6. Run hypergeometric test on pairs using counts.

Using these parameters, COMET then finds the hypergeometric test statistic for all possible gene pairs (including complement genes). The relevant test statistic is the ‘survival function’, which measures the probability that a randomly selected cluster of the same number of cells as our cluster of interest will have the same number or greater of expressing cells.

The ‘best’ genes therefore minimize this statistic; COMET ranks all gene singletons/combinations by this statistic.

7. Calculate true positive/negative.

Once COMET has calculated the hypergeometric statistic, it finds true positive and true negative rates associated with each gene singleton/combination, using the matrix products found earlier.

True positive is found by dividing the number of expressing cells in the cluster by the total cell count of the cluster; true negative is found by dividing the number of expressing cells outside the cluster by the total cell count outside the cluster.

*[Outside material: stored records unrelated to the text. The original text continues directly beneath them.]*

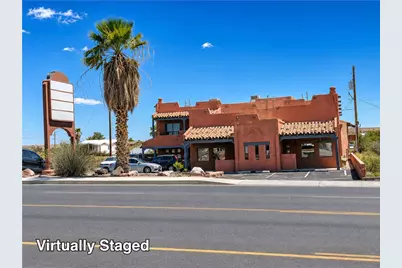 2744 Silver Creek Road, Bullhead City, AZ 86442 - Photo 1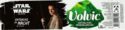 Volvic - Star Wars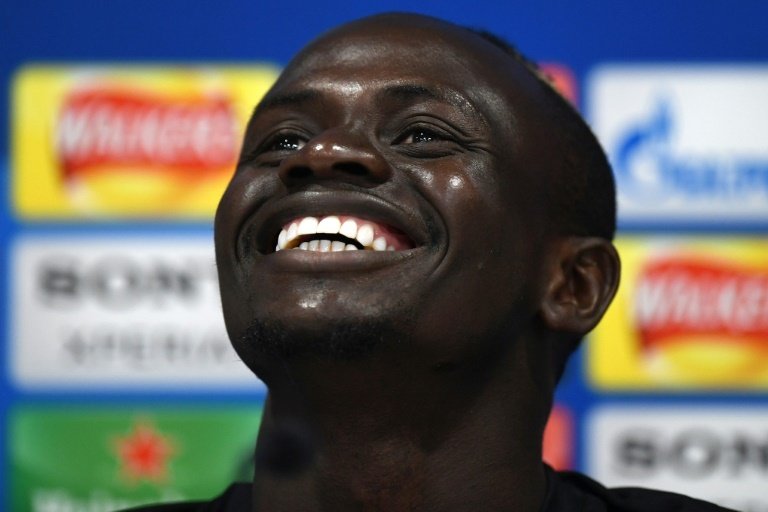 Mané voudra jouer un mauvais tour au Real. AFP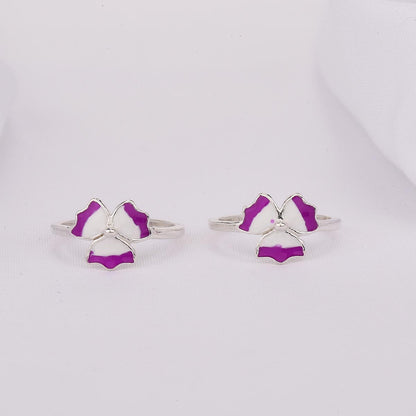 Tharika Toe Ring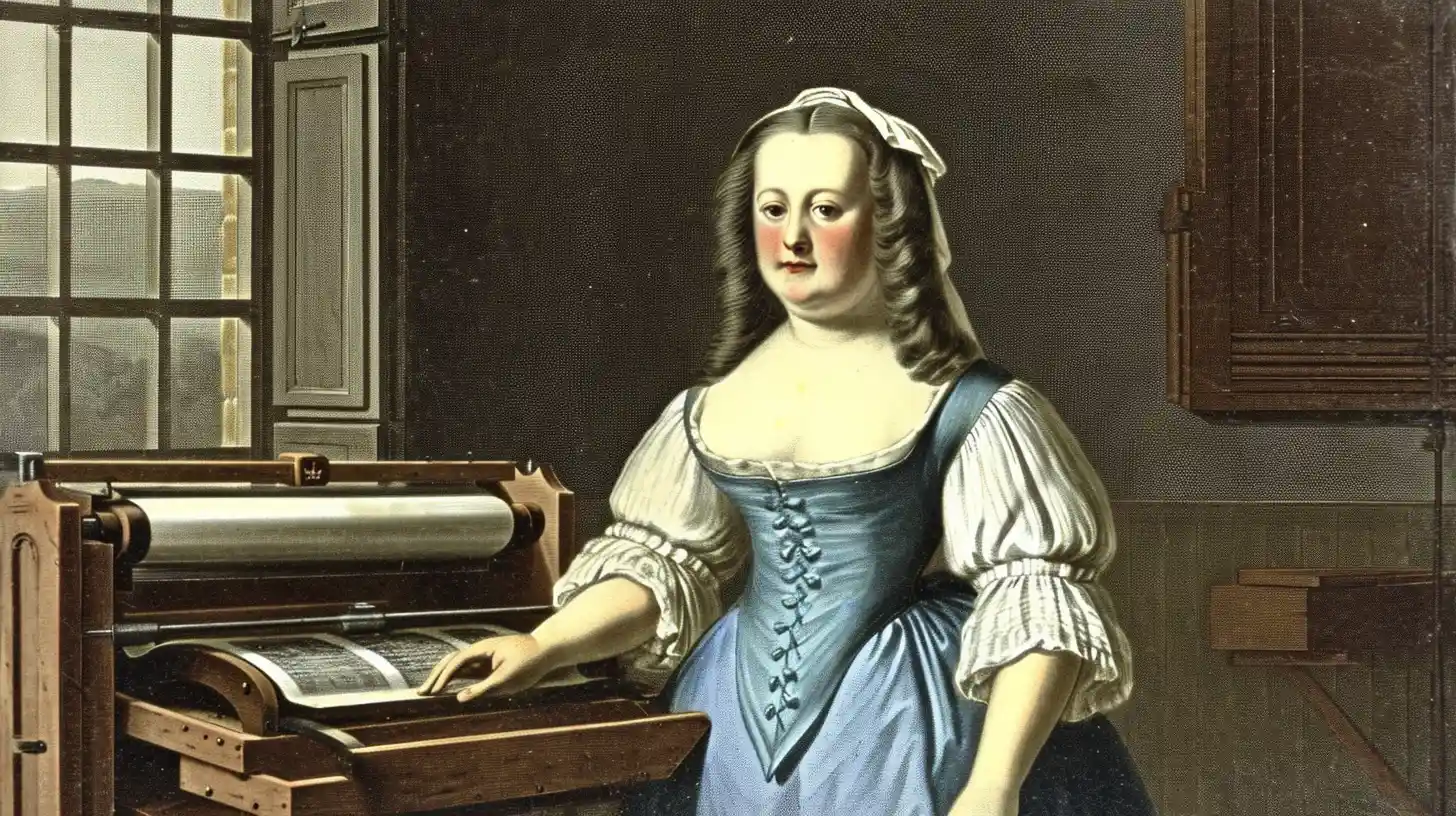 7 Facts on Deborah Read: The Wife of Benjamin Franklin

Using the hypergeometric notation discussed earlier, we can write:

\[\text{true positive} = \frac{k}{s} \quad \text{true negative} = \frac{M}{N}\]

8. Export statistical results.

COMET’s statistical results are exported to two CSV files per cluster: one including statistical values for exclusively singletons, and one including all combinations. Rows are genes or gene combinations, columns are values associated with that gene/combination.

The columns of the singleton statistical data are:

• gene: the name of the gene.
• HG_stat: the hypergeometric test statistic. Genes are ranked using this value.
• mHG_pval: the statistical significance of the cutoff which the XL-mHG test has chosen.
• mHG_cutoff_index: the index which the XL-mHG has chosen, after sliding.
• mHG_cutoff_value: the gene expression cutoff value corresponding to the chosen index.
• t_stat: the t-test statistic.
• t_pval: the t-test p significance value corresponding to the test statistic.
• TP: the true positive rate.
• TN: the true negative rate.
• rank: sequential ranking based on HG_stat, where lower HG_stat is better ranking. No two genes are ranked the same; those with identical hypergeometric statistic values are ranked arbitrarily relative to one another.

The columns of the combination statistical data are the same as those of the singleton data with some exceptions:

• gene is replaced by gene_1 and gene_2 (combinations of 3+ genes are unimplemented as of yet).
• mHG_pval, mHG_cutoff_index, mHG_cutoff_value, t_stat, and t_pval are omitted, since they are irrelevant to non-singletons.

9. Generate and export visualizations.

For each cluster, COMET generates five PDF files containing visualizations of the statistical results. Each PDF``s name is prefixed by the cluster name, and includes visuals for only the first few highest ranked genes/combinations.

The PDF files are:

• (cluster)_combined.pdf: compares discrete expression and continuous expression for each gene in a combination on a tSNE plot.
• (cluster)_discrete.pdf: compares discrete expression of a gene combination with that of its components.
• (cluster)_TP_TN.pdf: plots true positive/negative rates of each gene.
• (cluster)_singleton_combined.pdf: same as the combined plot, but includes only singletons.
• (cluster)_singleton_TP_TN.pdf: same as the TP_TN plot, but includes only singletons.